Noch bevor man den Boden Sankt Petersburgs wirklich betreten hat, ist man so bereits mit einem seiner entscheidenden Wesenszüge konfrontiert: Russlands „Hauptstadt des Nordens“ hat ein Jahrhundert der extremen Brüche, Tragödien und Verwerfungen hinter sich. Und diese Geschichte wird nicht verdrängt. Wer die Stadt in den Jahren 1924 bis 1990 meint, spricht von Leningrad. Mit diesem Namen sind die prägenden Erfahrungen mehrerer Generationen umschrieben, ihre Sozialisation in Familie, Schule und Wohnkomplex, die Erinnerung an Stalins Repressalien, das Zurechtkommen mit den Herrschaftsallüren der Parteibürokratie. Besonders eindringlich darin aufgehoben ist der Zweite Weltkrieg, der hier vor allem das Trauma von 1941 bis 1944 bedeutet, die 900 Tage der deutschen Blockade, die eine Million Menschenleben forderte, die meisten verhungert oder erfroren.
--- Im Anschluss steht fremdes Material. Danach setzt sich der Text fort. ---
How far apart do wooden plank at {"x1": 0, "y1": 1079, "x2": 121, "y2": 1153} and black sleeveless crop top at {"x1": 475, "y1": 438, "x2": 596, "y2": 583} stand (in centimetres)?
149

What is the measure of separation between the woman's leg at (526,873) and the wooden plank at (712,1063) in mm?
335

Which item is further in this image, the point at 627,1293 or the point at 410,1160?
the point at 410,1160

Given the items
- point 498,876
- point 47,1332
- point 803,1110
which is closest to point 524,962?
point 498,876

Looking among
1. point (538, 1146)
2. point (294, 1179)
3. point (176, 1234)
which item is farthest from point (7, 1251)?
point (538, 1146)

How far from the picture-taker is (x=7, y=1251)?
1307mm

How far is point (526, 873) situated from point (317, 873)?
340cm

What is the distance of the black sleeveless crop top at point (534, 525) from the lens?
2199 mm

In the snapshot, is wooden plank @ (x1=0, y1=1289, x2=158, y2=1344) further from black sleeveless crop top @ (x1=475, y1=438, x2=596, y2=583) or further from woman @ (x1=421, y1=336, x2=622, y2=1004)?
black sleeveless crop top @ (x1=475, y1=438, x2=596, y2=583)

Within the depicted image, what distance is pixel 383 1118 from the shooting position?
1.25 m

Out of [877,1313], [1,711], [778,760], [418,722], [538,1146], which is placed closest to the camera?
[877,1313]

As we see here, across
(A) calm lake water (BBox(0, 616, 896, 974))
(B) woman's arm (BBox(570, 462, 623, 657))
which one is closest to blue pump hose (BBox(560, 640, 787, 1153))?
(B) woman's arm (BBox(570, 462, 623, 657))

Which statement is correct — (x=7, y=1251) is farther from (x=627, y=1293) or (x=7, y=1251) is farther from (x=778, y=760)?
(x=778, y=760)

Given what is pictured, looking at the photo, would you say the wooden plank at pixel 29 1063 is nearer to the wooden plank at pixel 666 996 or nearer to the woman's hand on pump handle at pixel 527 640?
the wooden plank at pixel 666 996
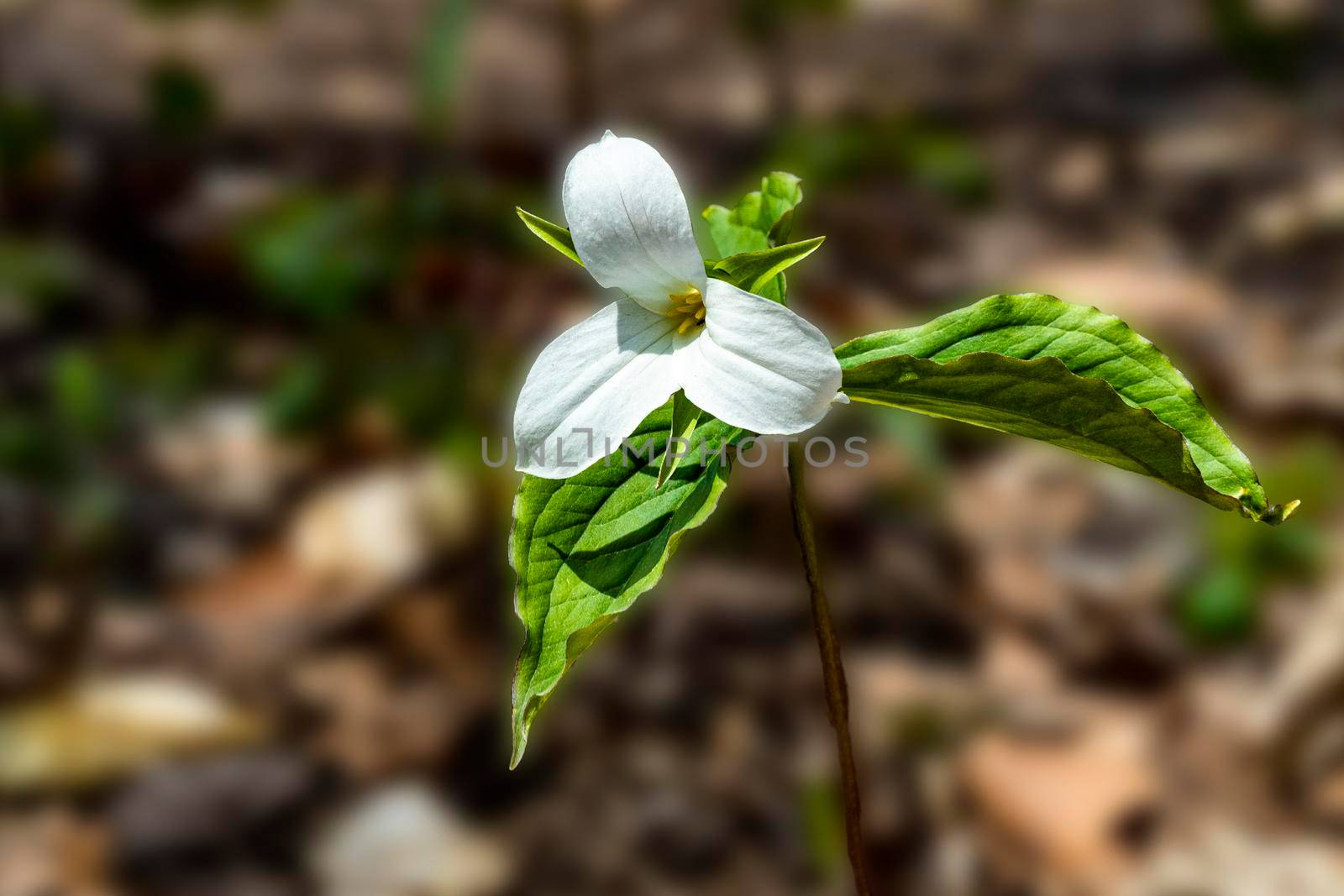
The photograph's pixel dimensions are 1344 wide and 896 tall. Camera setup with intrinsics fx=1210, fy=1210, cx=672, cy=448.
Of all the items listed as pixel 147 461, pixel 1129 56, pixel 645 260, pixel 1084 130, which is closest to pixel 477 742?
pixel 147 461

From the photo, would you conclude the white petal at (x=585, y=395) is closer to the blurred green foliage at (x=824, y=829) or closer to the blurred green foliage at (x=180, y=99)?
the blurred green foliage at (x=824, y=829)

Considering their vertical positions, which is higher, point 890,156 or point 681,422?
point 890,156

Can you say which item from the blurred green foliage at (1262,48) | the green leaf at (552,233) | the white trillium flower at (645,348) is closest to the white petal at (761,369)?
the white trillium flower at (645,348)

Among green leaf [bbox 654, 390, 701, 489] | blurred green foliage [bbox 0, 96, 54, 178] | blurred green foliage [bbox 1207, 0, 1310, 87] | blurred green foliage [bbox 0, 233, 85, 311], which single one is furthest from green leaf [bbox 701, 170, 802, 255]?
blurred green foliage [bbox 1207, 0, 1310, 87]

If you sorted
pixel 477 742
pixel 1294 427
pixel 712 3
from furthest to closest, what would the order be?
pixel 712 3, pixel 1294 427, pixel 477 742

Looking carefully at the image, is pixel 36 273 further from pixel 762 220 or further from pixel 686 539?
pixel 762 220

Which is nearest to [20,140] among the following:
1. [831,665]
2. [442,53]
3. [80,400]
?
[80,400]

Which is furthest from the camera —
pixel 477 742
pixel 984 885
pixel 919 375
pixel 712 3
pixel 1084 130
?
pixel 712 3

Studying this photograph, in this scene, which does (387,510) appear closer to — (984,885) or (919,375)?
(984,885)
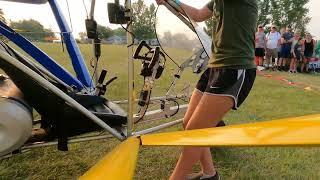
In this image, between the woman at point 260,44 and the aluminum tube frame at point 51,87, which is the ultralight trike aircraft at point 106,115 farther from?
the woman at point 260,44

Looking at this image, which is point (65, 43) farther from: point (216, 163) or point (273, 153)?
point (273, 153)

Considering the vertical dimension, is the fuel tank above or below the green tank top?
below

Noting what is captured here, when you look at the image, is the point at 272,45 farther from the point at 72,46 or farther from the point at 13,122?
the point at 13,122

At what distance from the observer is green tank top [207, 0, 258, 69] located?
275 centimetres

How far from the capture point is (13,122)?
2.72 m

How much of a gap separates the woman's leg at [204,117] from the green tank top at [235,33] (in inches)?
10.2

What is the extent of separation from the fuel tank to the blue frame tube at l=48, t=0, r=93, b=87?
1649 millimetres

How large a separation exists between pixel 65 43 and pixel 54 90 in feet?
6.03

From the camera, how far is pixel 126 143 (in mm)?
2480

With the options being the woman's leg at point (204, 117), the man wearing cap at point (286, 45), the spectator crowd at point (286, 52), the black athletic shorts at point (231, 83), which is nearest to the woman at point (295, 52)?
the spectator crowd at point (286, 52)

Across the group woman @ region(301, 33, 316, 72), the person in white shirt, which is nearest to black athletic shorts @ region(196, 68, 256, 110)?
the person in white shirt

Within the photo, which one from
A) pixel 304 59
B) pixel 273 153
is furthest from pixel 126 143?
pixel 304 59

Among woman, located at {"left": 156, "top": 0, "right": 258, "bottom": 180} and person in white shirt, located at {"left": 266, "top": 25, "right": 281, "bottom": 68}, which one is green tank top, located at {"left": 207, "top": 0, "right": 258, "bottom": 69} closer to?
woman, located at {"left": 156, "top": 0, "right": 258, "bottom": 180}

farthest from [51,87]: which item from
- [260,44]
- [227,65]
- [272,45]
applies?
[272,45]
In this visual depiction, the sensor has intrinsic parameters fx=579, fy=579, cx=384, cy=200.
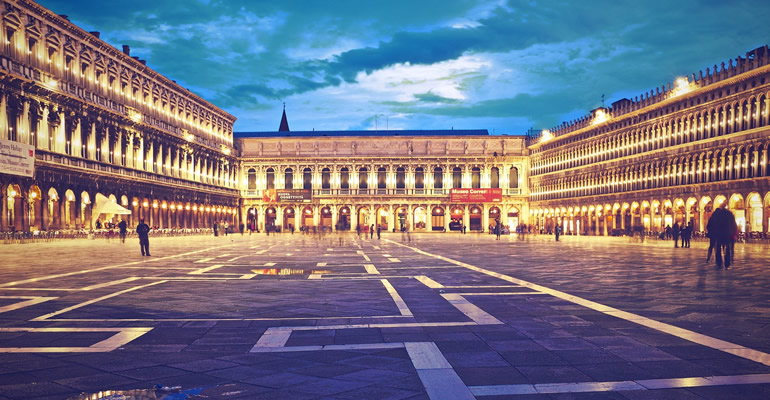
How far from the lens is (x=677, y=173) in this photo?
46344 mm

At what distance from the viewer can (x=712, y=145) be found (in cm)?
4209

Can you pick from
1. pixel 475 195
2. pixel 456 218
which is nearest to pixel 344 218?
pixel 456 218

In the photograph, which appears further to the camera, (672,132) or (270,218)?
(270,218)

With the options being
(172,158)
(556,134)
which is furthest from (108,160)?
(556,134)

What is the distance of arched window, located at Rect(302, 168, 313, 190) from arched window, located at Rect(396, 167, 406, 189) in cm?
1133

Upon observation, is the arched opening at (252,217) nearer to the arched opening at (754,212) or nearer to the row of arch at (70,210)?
the row of arch at (70,210)

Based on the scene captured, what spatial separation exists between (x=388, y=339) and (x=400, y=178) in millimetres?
70731

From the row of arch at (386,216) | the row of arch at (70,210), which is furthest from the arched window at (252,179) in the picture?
the row of arch at (70,210)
Dagegen Sankt Petersburg – das meint zum einen die malerisch geplante Stadt, aber mehr noch die heute gern verklärte Lebenswelt der absoluten Monarchie vor 1914 (mit Kriegseintritt russifizierte Russland seine Hauptstadt, bis 1924 hieß sie Petrograd). Und Sankt Petersburg meint natürlich die Stadt von heute, für deren Rückbenennung 1991 eine knappe Mehrheit (54%) der Bewohner stimmte. Besucher aus Deutschland, wo die politisch korrekte Nennung von Orten in ehemals schlesischen oder ostpreußischen Landschaften notorisch Pro­bleme bereitet, könnten hier souveränen Umgang mit historischen Realitäten lernen. Natürlich wurden in den neunziger Jahren auch in Sankt Petersburg Straßen und Plätze umbe­nannt, so viel ideologischen Klärungs- und Reinigungsbedarf gab es wohl. Aber es gibt auch Konstanten, die den Systemwechsel unbeschadet überstanden haben, so dass man sich zu ihnen weiter bekennt – nicht zuletzt etwa jene tief gefühlte Rivalität gegenüber Moskau. Zu dem hat man an der Newa schon immer Abstand gesucht, nicht nur aus Neid auf verlorene Hauptstadtwürden, nein, aus Prinzip!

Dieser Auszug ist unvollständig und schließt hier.